Por: Eliana Rezende Bethancourt

Alguma vez parou para pensar o que são: Imagem, Identidade e Memória Institucionais? E, como esse entendimento pode alavancar o ROI (Retorno Sobre Investimento) e a produtividade da sua instituição, ao mesmo tempo que a Cultura e Identidade Organizacional ficam ainda mais fortes?

Várias definições são possíveis, mas escolho aquelas que auxiliam numa síntese:

Se tomarmos a definição que os dicionários dão, Imagem seria o “aspecto particular pelo qual um ser ou um objeto é percebido“.
Imagem aplicada ao universo institucional seria a forma como as pessoas veem e/ou percebem a organização e tem como característica principal ser intangível. A Imagem é, portanto, subjetiva, exterior à organização.
A Imagem possui um sentido que lhe é exterior: projeta-se ao olhar externo.
É também a forma como a instituição se mostra publicamente, e pode ser vista nas suas escolhas de ‘logotipos’, marcas, rótulos, serviços, folhetos, uniformes e até produtos, entre outras coisas.
É sua exteriorização, exposta como em uma vitrine para consumo externo.
Em síntese: é todo seu patrimônio visual dado como informação para que o público forme sua opinião a respeito dela.

A Identidade é, segundo os mesmos dicionários o “conjunto de características que distinguem uma pessoa ou uma coisa e por meio das quais é possível individualizá-la“. Aplicado ao universo institucional é aquilo que individualiza e torna única uma organização.
Identidade é o que de fato a organização é e faz, é tangível neste sentido.
A Identidade é a essência da instituição. É o que ela é. Nem sempre se projeta na forma de produtos, mas é o que serve de base para suas linhas de ação, objetivos, missão, valores.

Imagem e Identidade podem confundir-se já que uma mesma empresa com sua identidade pode ter aos olhos do público diferentes imagens.

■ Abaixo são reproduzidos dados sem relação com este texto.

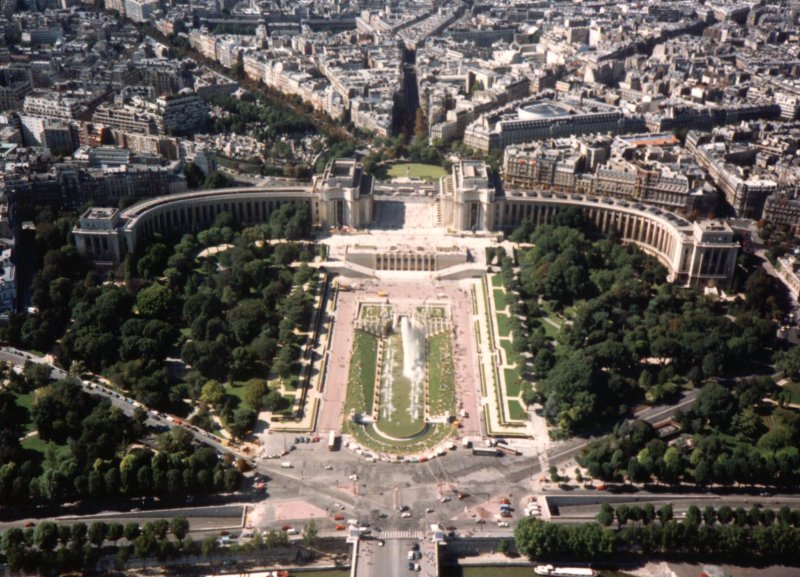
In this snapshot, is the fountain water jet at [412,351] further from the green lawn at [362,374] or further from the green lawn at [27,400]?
Answer: the green lawn at [27,400]

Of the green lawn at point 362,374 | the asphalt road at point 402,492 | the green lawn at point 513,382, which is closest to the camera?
the asphalt road at point 402,492

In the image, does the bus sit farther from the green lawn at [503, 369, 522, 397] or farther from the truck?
the green lawn at [503, 369, 522, 397]

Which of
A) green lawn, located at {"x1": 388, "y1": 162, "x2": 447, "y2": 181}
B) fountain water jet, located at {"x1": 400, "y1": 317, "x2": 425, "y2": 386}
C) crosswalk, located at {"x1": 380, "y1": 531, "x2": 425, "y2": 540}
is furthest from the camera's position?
green lawn, located at {"x1": 388, "y1": 162, "x2": 447, "y2": 181}

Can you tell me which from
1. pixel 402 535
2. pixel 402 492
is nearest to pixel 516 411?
pixel 402 492

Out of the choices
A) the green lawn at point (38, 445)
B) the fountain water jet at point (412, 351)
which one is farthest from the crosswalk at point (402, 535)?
the green lawn at point (38, 445)

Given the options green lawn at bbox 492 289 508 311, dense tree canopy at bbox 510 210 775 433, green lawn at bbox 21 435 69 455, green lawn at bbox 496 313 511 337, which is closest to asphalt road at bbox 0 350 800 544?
dense tree canopy at bbox 510 210 775 433

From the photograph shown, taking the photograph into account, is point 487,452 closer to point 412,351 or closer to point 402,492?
point 402,492
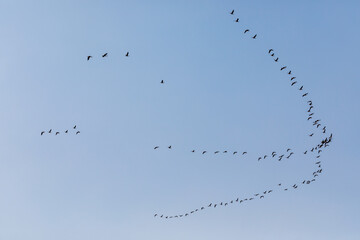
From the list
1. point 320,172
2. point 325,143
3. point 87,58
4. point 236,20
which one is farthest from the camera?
point 320,172

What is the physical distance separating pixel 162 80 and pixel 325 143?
19657 mm

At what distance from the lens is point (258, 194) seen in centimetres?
6662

Um exemplo muito interessante pode ser uma empresa fabricante de cigarros que possui uma mesma estrutura (identidade), entretanto, possui diferentes imagens se observada por diferentes públicos: fumantes, não fumantes e organizações anti-tabagismo. O mercado está repleto de exemplos de empresas que sofrerão influências positivas ou negativas de acordo como diferentes públicos as vejam e percebam.

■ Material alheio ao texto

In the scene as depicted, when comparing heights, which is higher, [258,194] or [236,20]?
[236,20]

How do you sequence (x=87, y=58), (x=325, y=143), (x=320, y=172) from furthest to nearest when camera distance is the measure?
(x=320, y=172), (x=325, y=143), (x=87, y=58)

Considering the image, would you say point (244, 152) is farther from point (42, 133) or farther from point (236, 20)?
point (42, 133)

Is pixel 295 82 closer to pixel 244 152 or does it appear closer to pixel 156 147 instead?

Podemos portanto, afirmar que a existência de uma instituição se dá pelo tripé: o que diz sobre si, o que faz e o que outros dizem e/ou acham dela. Desta forma, as instituições possuem uma complexidade dada por aspectos tangíveis e intangíveis, objetivos e subjetivos, exteriores e interiores, construídos e constituídos. O sucesso em conseguir ter e manter uma boa imagem dependerá em grande parte da capacidade de ter e manter uma profunda identidade vincada a partir de sua essência. Sem ela, não se configurará como tendo força suficiente para imprimir uma marca na Cultura Organizacional.
Estará suscetível a ver, na passagem do Tempo, seu esfacelamento ou seu total desvirtuamento.

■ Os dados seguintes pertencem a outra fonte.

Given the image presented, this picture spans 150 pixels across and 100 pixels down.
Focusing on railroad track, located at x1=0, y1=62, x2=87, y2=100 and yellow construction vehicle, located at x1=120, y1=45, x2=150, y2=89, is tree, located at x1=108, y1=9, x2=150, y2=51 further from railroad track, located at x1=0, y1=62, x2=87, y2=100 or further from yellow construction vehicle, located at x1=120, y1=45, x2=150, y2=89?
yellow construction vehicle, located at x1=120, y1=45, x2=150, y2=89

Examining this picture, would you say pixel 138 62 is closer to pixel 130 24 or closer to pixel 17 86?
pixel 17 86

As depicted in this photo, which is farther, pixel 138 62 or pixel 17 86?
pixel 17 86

Mas, e a Memória Institucional?
A Memória Institucional é a forma como a instituição se vê e se projeta, só que no Tempo (ou seja, através de sua História). Diferente de Imagem e Identidade que estão sempre muito focadas no tempo presente.
A partir de uma Identidade bem vincada, a Memória Institucional se alternará com o Tempo e se modificará a partir de demandas do presente, exigências do futuro e das relações desta instituição com seu meio social, cultural, político, econômico. A gama de todas estas variáveis é dada pelo que chamamos de Cultura Organizacional. Algo profundo que permeia ações, modos de estar e se relacionar.

A Cultura Organizacional inclui as expectativas da organização, suas experiências, sua filosofia e os valores que a mantém unida, e é expressa na sua autoimagem, seu funcionamento interno, as interações com o mundo exterior, e suas expectativas futuras. É única para cada organização. E exatamente por esta exclusividade específica é uma das coisas mais difíceis de se alterar e/ou modificar. Mas é absolutamente possível cultivá-la, exatamente pela valorização de seu Patrimônio Cultural, Intelectual e Documental. E devido a isso, dependerá em grande parte de uma sensibilidade e inteligência histórica por parte dos seus gestores. Será tal inteligência que fará com que saibam dar o devido valor para a identidade que a sua instituição tem e de que forma sua preocupação em investir em sua Memória Institucional e Cultura Organizacional será fundamental para garantir que a instituição vença o Tempo e permaneça.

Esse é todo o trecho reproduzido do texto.